The compressed folder contains the experiment output described in Table 1 and Table 2 in the paper "Groupwise learning for ASR k-best list reranking in spoken language translation" DOI: 10.1109/ICASSP.2016.7472853.
In the top level there are two files, "E12.filelist" contains the 1124 segments used in the experiments. Each segment is named after the convention (TALK)_(SPEAKER)_(STARTTIME in 10ms)_(ENDTIME in 10ms). The segments are identical to those from the IWSLT 2012 evaluation ( "" contains the reference French translation of these 1124 sentences.

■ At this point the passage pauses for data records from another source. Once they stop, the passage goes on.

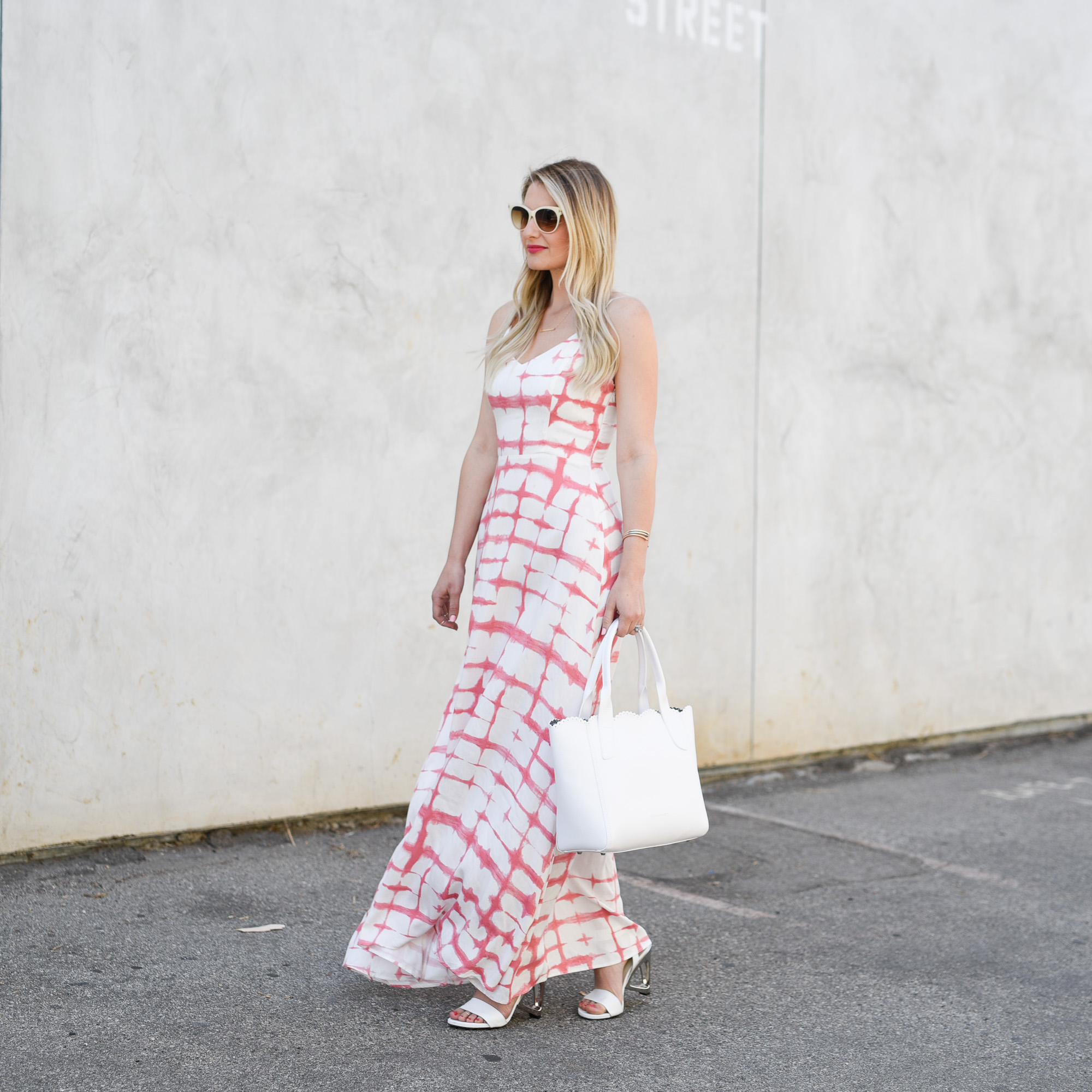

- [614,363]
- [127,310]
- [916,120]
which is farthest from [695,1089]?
[916,120]

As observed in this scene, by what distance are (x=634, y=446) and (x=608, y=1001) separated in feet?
4.46

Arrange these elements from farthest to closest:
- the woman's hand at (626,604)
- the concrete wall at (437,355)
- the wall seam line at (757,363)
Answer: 1. the wall seam line at (757,363)
2. the concrete wall at (437,355)
3. the woman's hand at (626,604)

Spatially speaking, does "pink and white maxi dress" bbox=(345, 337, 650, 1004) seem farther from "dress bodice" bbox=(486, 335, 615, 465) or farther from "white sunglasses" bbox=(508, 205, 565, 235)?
"white sunglasses" bbox=(508, 205, 565, 235)

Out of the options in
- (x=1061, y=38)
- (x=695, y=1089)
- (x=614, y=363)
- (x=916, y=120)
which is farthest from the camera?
(x=1061, y=38)

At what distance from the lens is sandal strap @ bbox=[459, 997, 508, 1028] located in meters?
3.16

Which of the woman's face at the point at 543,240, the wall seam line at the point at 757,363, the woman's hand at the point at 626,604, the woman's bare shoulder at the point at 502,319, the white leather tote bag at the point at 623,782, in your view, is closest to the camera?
the white leather tote bag at the point at 623,782

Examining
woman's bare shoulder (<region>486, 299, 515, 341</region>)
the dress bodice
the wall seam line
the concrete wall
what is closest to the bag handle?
the dress bodice

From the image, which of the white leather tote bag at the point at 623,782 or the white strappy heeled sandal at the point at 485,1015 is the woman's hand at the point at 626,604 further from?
the white strappy heeled sandal at the point at 485,1015

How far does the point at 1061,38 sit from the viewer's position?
23.6ft

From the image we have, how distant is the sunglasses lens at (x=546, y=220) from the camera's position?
321cm

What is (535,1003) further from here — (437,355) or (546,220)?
(437,355)

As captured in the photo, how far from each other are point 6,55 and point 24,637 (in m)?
1.82

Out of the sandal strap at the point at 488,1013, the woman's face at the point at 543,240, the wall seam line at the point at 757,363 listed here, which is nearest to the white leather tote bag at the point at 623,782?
the sandal strap at the point at 488,1013

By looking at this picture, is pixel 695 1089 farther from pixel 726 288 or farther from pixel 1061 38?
→ pixel 1061 38
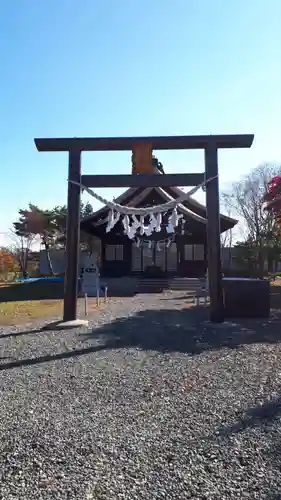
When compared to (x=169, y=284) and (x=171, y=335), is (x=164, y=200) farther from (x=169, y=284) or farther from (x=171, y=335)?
(x=171, y=335)

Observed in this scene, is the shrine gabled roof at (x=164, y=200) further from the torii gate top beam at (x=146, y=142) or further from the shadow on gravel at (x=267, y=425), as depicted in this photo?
the shadow on gravel at (x=267, y=425)

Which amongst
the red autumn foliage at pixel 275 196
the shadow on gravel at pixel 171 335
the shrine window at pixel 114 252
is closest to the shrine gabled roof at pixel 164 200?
the shrine window at pixel 114 252

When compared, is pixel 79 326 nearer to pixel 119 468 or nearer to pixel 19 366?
pixel 19 366

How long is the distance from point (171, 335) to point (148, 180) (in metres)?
3.32

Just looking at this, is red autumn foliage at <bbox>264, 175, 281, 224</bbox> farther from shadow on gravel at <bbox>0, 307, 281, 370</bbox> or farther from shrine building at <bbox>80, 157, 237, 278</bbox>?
shrine building at <bbox>80, 157, 237, 278</bbox>

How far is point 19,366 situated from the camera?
597 centimetres

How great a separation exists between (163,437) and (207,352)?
11.0 feet

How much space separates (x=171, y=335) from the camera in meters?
8.29

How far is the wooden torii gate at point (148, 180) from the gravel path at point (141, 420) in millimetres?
1955

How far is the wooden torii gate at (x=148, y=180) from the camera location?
9.22 metres

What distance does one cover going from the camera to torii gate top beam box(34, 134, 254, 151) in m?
9.21

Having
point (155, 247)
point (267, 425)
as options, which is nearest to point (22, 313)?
point (267, 425)

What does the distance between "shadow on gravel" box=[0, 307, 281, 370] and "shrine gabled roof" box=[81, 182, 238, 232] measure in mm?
14012

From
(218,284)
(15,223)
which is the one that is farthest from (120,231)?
(218,284)
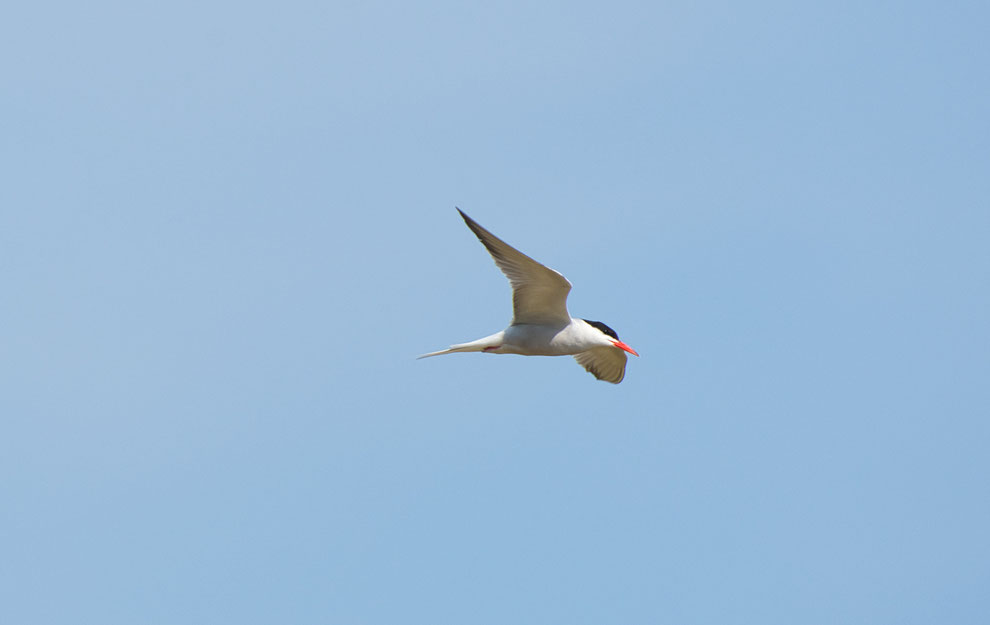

Experiments results were organised into subfolders. Results from which TABLE 1 was generated could be found in the folder TABLE_1/Setting_[A or B or C] accordingly. For each Setting, 8 regression experiments (predicsvcpermute*) and 14 classification experiments (predicsvrpermute*) were conducted. The translation outputs are recorded in the files prefixed "rerank.merged.*" and the translation scores are recorded in the files prefixed "best-results.fullset.*"
The folders TABLE_2/Groupwise+LDA/Setting_[A or B or C] contain the translation outputs "rerank.merged.*" and translation scores "best-results.fullset.*" for the Groupwise+LDA results described in Table 2 in the paper. For Setting A, B and C, the corresponding optimal LDA dimensions are 3, 5 and 4 respectively. These are also reflected in the filename in the uploaded data.
EPSRC (EP/I031022/1) and Google ("WFST based Integration of ASR and MT in Spoken Language Translation")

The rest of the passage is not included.